Slight Star Trek/Star Trek Into Darkness Spoilers Ahead…
So, in the year 2013, I finally tried out Star Trek for the first time in my life. I was never a Trekkie. I never hated the show, but I never really watched it. I don’t know why, I mean my parents watched Next Generation when I was a kid, but I never followed in their footsteps. But my wife likes the show, so I decided to at least watch the 2009 movie. And I was pretty darn impressed. And it was just in time to see Star Trek Into Darkness, which was even more fun and exciting. So, yeah, I at least like those movies and I need to watch some of the series.
But the fanboys really need to get on with their lives.
No, this isn’t a rant against losers in blue shirts with bad haircuts making a V with their hands outside the midnight viewing of the Wrath of Khan re-release. If you guys want to remain single, that’s your prerogative. But don’t destroy your own series.
My biggest complaint about Star Trek ’09 was…uh…well, the plot, sorta. Or the fact that is revolves around a cameo. The darn movie uses a time travel plot in order to bring back Lenard Nimoy to reprise his role as Mr. Spock. There’s just one problem: Spock is already in this movie!
The movie makers went through all the trouble of finding a new cast to play old, familiar characters, but then they went ahead and pulled out the old actor to play the old character anyway. I have nothing against Leonard Nimoy or the old Star Trek series, but I thought that this was a new installment. I thought the Star Trek series would get some fresh life with these new remakes, but they cling to their predecessors like a toddler who demands that Mommy carry him everywhere.
That’s not an exaggeration. The Old Spock answers everything. In the first film, he gives Scottie the formula he was supposed to discover for himself later. In Into Darkness, Old Spock returns to tell New Spock all about Khan because he’s already faced him in that one movie. The old series had to actually come into the movie itself and tell the new movie what to do! That’s not tribute, that’s dependence! The new Spock may as well have popped in the Wrath of Khan DVD and taken notes!

I think the fanboys really need to move on with their lives. Because if they don’t, good movies become mediocre fanfiction. Yeah, it’s fun to see Old Spock and New Spock talking together, but don’t build a plot around it by punching your own rules in the throat! We know how much you loved the old Star Trek, but at some point, you’re going to have to let go.
Revamps and reimaginings I’m okay with, but vapid continuations are not cool. Too much of a good thing is not a good thing. In a long-running series, you must at some point let something good die (a character, an actor’s performance, a plotline, the series itself, etc). If you don’t…
- Kirk will fall off a cliff.
- Darth Vader will be played by Hayden Christensen.
- Buffy will get a 6th and 7th season.
- The Godfather will have a Part III.
- Superman will Return.
- The Weeping Angels will cease to be scary.
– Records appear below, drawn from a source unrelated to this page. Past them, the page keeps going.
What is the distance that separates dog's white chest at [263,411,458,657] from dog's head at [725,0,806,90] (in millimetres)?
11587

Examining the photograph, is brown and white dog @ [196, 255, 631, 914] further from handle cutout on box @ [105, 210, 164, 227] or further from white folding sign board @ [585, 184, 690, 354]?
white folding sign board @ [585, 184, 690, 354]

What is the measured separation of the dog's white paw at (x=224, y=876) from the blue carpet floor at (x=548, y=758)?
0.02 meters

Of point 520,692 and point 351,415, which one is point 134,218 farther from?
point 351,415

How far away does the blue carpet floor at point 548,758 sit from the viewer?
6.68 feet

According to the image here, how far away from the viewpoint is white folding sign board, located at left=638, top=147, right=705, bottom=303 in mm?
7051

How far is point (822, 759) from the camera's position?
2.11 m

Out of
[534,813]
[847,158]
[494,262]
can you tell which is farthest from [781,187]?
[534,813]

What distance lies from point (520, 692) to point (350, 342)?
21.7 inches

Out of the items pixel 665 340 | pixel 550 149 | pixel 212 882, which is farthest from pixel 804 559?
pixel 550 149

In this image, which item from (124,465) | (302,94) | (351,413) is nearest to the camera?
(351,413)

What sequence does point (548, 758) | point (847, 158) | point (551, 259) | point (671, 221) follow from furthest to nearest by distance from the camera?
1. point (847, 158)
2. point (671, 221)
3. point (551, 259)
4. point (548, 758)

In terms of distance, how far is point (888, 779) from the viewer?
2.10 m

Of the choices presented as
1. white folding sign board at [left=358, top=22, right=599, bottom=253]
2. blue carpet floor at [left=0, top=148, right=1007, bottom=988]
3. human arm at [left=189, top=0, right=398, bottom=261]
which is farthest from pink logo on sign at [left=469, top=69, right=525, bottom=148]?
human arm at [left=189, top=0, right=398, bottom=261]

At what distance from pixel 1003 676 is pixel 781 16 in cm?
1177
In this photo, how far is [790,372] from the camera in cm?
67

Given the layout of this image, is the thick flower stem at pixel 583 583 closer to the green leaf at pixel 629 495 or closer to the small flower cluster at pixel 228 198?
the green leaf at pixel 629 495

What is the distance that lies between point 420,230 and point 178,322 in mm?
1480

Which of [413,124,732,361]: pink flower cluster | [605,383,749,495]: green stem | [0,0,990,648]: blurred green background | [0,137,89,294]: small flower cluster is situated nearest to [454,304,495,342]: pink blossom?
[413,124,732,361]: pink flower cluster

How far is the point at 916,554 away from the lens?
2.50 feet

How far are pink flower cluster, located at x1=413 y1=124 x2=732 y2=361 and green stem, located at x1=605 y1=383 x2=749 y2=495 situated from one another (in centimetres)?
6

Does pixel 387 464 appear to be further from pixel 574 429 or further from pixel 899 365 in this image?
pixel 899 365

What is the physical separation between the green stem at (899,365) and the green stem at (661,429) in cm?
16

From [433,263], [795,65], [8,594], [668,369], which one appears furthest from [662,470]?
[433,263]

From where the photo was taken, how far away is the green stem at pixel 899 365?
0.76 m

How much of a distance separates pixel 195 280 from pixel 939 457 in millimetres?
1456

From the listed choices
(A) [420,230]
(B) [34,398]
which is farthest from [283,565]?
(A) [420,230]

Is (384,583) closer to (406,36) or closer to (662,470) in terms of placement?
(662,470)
- Near will take over Death Note.
- Scrubs will get a 9th Season.
- Fonzie will jump the shark.
As fanboys, a patrons of our beloved franchises, it is our sacred duty to defend them. And in the name of defense, we must learn to say “enough,” or else the things we love will be slowly destroyed from the inside-out.
The funny thing is that Next Generation proved that Star Trek could indeed live on outside of its old cast. Why can’t we?